__Quoted passage__.
···

An ongoing discussion about SAP infrastructure

ERP Platform Selection – An analysis of Gartner Group’s presentation

Recently, a document from The Gartner Group found its way across my desk.  This document was written by Philip Dawson and Donald Feinburg and was called: “Virtualizing SAP and Oracle: ERP Optimization”.  The document seemingly has a single point; everything except x86 is dead so all new implementations should go on x86 and almost everything else should be migrated to x86 when possible.   Not only is this conclusion short sighted and oblivious to the requirements of large SAP implementations, but we should remember that this is the same company that proclaimed the mainframe dead about 20 years ago, a fact that is as incorrect today as it was back then.

First, the argument that Gartner did not make and is strangely absent but, I think, most customers have as their number #1 criteria: TCO.   Actually, they did in a backhanded sort of way, but in support of legacy UNIX systems and only for tier 2 ERP instances.  I have worked directly with hundreds of SAP and Oracle customers.  While a delight to work with one without financial constraints, these are few and far in between.  Most customers must find ways to save money.  A complex ERP landscape requires a wide array of systems/partitions, high availability, DR, backup/recovery, storage devices, etc.  Companies like International Technology Group (ITG) found that when TCO is analyzed, landscapes based on IBM Power Systems are less expensive than x86:  Solitaire Interglobal Ltd analyzed TCO and many other factors without limiting their analysis to ERP systems and came up with a similar conclusion:  I have put together many landscape comparisons for SAP and have also been able to show the same effect when considering the support that is required for mission critical environments, the cost of enterprise level virtualization technologies and the cost of high availability software with all being supported for a minimum of 3 years with 24×7 by 4 hour maintenance.

···

__Raw records__.
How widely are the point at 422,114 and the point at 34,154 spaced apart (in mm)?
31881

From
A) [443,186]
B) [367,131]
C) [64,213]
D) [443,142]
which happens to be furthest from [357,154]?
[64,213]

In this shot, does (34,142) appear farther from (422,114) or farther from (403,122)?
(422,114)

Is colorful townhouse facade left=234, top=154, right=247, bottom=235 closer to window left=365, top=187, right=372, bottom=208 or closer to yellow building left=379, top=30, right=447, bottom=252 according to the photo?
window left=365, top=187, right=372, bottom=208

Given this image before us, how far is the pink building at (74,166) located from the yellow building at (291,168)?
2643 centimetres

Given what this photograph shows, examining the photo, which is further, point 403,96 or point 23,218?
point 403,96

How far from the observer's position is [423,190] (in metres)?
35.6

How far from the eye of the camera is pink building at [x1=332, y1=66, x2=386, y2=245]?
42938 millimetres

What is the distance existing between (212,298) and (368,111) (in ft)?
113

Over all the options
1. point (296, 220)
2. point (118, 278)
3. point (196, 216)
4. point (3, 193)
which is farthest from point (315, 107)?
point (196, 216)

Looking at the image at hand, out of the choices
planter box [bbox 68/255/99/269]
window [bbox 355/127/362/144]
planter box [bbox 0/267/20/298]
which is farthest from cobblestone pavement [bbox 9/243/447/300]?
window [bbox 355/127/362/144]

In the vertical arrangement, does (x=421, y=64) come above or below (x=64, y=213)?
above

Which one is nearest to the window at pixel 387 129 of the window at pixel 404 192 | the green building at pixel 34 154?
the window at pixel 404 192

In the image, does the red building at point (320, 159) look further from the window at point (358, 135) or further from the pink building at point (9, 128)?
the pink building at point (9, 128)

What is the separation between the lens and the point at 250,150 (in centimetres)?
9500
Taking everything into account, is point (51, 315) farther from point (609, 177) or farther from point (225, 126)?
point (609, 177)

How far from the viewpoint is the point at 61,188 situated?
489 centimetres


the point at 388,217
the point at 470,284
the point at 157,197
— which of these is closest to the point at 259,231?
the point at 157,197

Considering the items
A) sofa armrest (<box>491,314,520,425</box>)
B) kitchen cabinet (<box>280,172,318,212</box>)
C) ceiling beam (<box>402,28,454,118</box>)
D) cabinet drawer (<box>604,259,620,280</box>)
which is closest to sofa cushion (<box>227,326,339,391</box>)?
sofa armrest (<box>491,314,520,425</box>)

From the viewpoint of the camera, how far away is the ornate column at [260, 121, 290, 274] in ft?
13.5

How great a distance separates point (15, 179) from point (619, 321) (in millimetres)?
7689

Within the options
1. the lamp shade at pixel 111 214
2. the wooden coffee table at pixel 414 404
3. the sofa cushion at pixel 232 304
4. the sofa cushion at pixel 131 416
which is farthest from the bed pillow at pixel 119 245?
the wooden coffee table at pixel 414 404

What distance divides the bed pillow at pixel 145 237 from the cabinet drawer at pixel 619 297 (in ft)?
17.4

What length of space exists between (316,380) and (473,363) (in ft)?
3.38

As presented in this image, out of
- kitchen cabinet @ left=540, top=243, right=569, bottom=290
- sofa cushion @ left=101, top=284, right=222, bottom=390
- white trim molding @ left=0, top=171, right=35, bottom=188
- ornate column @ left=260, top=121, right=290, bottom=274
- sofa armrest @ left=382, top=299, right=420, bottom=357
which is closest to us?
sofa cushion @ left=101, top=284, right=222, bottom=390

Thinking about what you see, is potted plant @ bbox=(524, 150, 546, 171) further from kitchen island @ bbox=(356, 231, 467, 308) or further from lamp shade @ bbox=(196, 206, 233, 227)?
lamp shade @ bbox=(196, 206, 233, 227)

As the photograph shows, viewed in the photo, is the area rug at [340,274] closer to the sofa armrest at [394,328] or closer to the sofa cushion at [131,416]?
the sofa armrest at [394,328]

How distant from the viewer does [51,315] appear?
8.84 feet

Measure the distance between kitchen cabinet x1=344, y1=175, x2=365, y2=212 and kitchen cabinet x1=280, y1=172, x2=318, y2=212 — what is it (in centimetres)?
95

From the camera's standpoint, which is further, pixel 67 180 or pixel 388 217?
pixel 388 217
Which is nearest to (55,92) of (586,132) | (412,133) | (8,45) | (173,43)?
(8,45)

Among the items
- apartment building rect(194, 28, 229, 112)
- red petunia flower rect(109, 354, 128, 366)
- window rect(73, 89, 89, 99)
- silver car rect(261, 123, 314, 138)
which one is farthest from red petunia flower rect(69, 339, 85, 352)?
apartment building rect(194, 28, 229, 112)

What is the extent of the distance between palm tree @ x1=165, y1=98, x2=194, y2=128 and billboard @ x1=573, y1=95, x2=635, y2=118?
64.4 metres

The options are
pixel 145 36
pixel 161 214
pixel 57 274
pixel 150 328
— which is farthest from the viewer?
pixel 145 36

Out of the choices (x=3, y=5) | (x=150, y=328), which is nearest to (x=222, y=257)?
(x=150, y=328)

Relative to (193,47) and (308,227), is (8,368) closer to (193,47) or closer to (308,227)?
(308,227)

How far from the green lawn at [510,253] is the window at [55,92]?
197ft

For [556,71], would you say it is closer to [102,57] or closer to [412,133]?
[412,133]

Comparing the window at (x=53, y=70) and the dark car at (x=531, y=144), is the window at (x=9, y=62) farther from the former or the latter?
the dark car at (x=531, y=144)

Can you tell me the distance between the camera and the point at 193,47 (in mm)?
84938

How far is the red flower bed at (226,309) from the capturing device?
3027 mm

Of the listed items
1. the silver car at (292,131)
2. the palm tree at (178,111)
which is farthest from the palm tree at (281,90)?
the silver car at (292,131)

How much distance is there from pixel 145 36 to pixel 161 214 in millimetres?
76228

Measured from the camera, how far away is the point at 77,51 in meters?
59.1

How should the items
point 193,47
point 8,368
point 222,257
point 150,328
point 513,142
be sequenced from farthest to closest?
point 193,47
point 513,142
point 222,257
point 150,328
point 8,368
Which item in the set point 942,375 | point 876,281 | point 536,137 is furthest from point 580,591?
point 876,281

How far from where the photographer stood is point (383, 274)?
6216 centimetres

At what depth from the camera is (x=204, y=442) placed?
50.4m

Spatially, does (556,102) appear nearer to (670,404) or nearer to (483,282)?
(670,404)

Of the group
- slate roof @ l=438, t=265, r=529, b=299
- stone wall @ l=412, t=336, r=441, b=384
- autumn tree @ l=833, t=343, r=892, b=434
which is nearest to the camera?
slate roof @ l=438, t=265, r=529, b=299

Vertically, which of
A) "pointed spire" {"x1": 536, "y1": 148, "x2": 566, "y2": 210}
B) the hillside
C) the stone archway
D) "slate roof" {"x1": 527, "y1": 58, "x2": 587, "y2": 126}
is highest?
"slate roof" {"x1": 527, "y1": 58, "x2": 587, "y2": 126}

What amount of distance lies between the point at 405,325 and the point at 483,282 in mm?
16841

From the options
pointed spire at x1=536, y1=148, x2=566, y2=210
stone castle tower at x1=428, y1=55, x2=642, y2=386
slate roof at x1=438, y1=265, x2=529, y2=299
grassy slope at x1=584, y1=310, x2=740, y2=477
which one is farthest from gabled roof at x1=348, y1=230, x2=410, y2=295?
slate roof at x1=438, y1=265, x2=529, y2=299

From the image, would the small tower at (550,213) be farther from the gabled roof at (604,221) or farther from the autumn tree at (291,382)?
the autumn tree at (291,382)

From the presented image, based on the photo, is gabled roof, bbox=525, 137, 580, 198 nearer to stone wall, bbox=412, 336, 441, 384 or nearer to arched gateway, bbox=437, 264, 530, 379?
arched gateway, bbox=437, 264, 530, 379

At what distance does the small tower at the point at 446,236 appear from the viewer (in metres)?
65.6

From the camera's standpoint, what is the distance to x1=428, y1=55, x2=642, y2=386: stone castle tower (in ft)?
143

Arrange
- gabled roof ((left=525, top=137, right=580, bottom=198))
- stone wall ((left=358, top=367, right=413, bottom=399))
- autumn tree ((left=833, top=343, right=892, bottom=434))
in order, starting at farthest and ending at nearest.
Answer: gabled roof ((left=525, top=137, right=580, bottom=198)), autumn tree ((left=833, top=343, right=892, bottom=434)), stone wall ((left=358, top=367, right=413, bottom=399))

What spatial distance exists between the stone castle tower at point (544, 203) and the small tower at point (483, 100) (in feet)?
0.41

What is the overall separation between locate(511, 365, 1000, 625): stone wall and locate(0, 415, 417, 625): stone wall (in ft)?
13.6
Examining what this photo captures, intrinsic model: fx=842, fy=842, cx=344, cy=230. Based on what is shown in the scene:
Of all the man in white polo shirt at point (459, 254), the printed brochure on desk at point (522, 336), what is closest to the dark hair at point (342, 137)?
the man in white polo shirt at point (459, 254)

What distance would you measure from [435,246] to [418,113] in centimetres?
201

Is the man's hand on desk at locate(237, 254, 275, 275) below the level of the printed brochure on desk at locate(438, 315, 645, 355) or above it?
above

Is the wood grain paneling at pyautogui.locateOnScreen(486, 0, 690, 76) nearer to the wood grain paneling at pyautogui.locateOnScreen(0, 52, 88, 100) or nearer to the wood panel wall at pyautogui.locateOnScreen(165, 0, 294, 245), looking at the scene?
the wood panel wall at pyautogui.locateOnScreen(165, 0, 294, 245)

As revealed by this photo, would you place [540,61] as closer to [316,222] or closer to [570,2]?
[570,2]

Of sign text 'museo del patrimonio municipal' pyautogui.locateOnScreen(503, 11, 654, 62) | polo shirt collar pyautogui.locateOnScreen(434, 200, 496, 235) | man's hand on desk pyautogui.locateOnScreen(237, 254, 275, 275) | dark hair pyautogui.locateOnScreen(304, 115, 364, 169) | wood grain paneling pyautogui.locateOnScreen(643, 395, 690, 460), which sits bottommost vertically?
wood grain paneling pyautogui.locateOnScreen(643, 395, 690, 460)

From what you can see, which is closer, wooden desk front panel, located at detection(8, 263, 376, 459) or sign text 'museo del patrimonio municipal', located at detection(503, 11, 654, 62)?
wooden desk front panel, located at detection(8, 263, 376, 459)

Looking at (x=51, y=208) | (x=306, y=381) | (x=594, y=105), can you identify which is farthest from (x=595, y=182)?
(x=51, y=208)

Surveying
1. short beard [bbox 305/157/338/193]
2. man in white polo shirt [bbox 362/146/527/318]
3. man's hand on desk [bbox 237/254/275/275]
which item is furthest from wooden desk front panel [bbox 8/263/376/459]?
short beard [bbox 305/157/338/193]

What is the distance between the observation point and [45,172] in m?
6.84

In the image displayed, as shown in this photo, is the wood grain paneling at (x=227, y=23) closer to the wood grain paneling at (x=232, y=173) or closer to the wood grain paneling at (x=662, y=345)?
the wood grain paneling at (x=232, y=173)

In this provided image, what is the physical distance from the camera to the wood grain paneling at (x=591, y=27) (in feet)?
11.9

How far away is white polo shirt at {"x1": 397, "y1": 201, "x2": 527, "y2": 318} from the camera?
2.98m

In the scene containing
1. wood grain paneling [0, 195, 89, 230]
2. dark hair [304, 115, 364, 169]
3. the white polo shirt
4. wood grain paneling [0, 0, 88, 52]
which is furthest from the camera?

···

__Work required__. Copy the stretch of the SAP infrastructure post from "An ongoing discussion" through "was back then.", putting "report" in place of "document".

__Answer to the problem__.
An ongoing discussion about SAP infrastructure

ERP Platform Selection – An analysis of Gartner Group’s presentation

Recently, a report from The Gartner Group found its way across my desk.  This report was written by Philip Dawson and Donald Feinburg and was called: “Virtualizing SAP and Oracle: ERP Optimization”.  The report seemingly has a single point; everything except x86 is dead so all new implementations should go on x86 and almost everything else should be migrated to x86 when possible.   Not only is this conclusion short sighted and oblivious to the requirements of large SAP implementations, but we should remember that this is the same company that proclaimed the mainframe dead about 20 years ago, a fact that is as incorrect today as it was back then.